I don’t think that every villain in the world actually thinks they’re being a good guy, but I do think that everybody creates a value system that justifies the actions they’re taking, and and I think there’s a difference between those two things. Not everybody believes that they're on the side of righteousness, but everybody has a way of justifying the actions they’re taking. Not every villain has to be a misunderstood hero, and in fact I think there are a lot of instances throughout history of people who were obviously doing the wrong thing and probably had an understanding of that on some level, but had some rationale or justification for it.

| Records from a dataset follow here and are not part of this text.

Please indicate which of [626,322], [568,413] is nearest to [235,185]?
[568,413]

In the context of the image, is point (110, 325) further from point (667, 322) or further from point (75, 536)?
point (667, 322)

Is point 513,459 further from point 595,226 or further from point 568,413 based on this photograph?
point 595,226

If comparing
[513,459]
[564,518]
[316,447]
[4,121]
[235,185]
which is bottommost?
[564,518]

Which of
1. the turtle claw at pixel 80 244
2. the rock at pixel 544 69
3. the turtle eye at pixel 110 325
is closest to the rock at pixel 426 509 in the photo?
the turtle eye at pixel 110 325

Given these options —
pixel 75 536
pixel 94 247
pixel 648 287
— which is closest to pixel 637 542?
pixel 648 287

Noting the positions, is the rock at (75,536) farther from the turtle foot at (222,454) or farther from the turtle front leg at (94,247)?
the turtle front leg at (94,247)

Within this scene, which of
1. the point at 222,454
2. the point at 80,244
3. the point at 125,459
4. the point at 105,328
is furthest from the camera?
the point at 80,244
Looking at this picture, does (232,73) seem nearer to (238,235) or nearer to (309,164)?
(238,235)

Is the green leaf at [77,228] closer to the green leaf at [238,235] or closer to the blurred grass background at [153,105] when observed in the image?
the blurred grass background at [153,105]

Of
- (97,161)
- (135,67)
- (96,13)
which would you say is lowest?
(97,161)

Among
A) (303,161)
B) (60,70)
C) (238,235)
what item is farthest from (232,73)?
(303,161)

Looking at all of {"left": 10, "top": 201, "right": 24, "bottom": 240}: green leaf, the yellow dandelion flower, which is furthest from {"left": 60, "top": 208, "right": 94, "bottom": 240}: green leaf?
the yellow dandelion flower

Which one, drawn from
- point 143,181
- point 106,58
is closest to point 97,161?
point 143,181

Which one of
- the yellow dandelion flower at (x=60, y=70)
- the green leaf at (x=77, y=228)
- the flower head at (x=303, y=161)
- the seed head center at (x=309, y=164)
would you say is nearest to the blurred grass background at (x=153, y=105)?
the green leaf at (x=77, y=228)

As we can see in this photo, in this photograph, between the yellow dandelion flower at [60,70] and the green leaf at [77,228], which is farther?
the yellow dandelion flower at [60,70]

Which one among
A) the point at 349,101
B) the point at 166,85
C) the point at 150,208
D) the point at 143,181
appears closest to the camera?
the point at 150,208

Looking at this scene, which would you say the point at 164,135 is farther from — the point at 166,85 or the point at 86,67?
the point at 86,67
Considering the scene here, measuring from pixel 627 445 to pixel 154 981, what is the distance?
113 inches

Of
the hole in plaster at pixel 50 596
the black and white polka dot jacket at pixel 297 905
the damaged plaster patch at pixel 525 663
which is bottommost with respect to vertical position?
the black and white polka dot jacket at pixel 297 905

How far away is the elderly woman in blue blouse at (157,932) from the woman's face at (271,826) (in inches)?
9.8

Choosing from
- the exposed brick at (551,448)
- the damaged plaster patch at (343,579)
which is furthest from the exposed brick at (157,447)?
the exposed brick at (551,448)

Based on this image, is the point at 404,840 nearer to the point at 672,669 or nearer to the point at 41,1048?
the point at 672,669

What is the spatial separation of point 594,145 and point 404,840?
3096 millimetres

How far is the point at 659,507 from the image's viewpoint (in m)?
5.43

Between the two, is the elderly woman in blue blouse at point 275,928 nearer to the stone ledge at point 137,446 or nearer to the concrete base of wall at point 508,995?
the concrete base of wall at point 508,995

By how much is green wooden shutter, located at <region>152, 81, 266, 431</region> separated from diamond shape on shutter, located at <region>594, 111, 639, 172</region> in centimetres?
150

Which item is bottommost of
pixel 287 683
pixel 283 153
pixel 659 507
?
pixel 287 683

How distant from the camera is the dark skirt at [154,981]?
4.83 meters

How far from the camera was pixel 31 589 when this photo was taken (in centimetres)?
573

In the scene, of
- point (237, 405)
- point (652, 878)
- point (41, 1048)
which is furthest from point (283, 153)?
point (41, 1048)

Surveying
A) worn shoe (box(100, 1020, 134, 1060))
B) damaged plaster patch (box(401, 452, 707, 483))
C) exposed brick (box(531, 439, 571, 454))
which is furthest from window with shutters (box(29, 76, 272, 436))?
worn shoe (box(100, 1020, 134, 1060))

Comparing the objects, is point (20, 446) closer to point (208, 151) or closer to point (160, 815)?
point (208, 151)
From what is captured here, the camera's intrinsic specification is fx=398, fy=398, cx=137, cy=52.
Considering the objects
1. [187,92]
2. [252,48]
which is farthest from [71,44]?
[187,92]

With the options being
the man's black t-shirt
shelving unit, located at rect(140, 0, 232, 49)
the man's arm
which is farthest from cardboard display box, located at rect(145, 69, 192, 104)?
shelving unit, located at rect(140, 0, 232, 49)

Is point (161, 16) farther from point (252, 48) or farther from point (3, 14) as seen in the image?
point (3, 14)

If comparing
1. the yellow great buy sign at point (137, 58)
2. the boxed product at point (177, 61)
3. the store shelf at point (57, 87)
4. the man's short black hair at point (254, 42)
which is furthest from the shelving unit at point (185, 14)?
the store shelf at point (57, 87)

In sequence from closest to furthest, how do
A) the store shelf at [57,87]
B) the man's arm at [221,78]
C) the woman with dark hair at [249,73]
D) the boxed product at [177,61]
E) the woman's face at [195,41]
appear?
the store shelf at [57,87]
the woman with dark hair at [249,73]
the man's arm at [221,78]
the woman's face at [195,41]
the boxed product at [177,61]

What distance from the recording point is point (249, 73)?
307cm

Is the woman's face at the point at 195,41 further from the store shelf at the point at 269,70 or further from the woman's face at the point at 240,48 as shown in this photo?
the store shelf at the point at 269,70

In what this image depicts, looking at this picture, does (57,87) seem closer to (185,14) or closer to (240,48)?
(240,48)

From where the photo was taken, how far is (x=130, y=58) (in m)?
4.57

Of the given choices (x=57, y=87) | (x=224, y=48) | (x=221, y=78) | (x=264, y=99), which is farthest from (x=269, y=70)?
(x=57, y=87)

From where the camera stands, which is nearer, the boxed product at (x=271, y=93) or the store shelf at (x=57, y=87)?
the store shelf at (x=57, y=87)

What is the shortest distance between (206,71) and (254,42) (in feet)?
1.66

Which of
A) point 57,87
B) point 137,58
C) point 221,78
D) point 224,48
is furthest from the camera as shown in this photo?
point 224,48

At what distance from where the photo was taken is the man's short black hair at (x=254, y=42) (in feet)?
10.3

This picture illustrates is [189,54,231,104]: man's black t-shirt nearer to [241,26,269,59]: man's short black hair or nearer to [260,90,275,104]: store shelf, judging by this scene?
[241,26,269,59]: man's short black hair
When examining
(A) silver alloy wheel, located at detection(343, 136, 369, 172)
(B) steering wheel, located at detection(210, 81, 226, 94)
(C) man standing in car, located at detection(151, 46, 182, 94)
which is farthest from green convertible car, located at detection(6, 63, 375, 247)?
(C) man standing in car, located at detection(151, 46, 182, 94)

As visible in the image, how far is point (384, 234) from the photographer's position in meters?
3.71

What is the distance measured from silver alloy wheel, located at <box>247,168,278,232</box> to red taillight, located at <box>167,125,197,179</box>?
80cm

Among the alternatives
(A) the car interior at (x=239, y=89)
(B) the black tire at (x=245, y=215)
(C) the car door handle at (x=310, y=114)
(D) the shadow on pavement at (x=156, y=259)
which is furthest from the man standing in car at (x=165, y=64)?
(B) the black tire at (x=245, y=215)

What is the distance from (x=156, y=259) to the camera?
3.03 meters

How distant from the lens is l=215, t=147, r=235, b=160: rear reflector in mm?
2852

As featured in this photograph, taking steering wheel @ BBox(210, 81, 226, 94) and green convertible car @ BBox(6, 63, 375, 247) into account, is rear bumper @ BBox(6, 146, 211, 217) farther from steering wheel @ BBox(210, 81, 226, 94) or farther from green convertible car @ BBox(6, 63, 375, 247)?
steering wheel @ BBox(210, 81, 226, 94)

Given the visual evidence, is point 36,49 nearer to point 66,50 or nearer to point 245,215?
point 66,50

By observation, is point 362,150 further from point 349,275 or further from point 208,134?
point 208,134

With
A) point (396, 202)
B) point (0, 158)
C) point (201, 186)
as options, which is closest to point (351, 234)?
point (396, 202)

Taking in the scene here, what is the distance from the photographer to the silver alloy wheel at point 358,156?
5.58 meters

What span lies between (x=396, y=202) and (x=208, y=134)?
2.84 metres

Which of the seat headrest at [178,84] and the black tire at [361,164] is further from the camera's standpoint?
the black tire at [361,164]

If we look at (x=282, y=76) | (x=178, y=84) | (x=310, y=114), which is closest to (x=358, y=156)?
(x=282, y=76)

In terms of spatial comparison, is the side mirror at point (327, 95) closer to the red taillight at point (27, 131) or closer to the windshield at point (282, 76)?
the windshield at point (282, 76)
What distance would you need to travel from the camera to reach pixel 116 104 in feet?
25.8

A lot of villains in literature and media have these weird, Thanos-esque philosophies of what it is that they’re trying to do, and I think human motivation tends to come from more primal places than that. So a lot of the villains I write can be brilliant or clever (and, in fact, probably should be), but their motivation tends to be primal. They wanna be rich, they wanna have power, they wanna live forever. There's something deep down that is, when you break it down, not too complex. Right? If you look at the real world, the people that are doing bad stuff don't need complex motivations. They wanna rule the world! They wanna be rich! They wanna be unafraid that other people can ever screw them over, so they screw other people over. Evil is boring. Right? I kinda believe in the banality and mundanes of evil. Evil is just selfish impulses, which at the end of the day are really easy to understand. It's easy to understand why people do bad things. It's like "yeah, ok, you're selfish and scared and cruel, I get it". Being good is complex and beautiful and hard.
Brennan Lee Mulligan, when asked how to create villains for ttrpgs
(I found this quote to be really meaningful in like...life in general which is why I posted it here. When he said “evil is boring”, it felt like something clicked in me that I had known deep down but hadn’t had the words for.)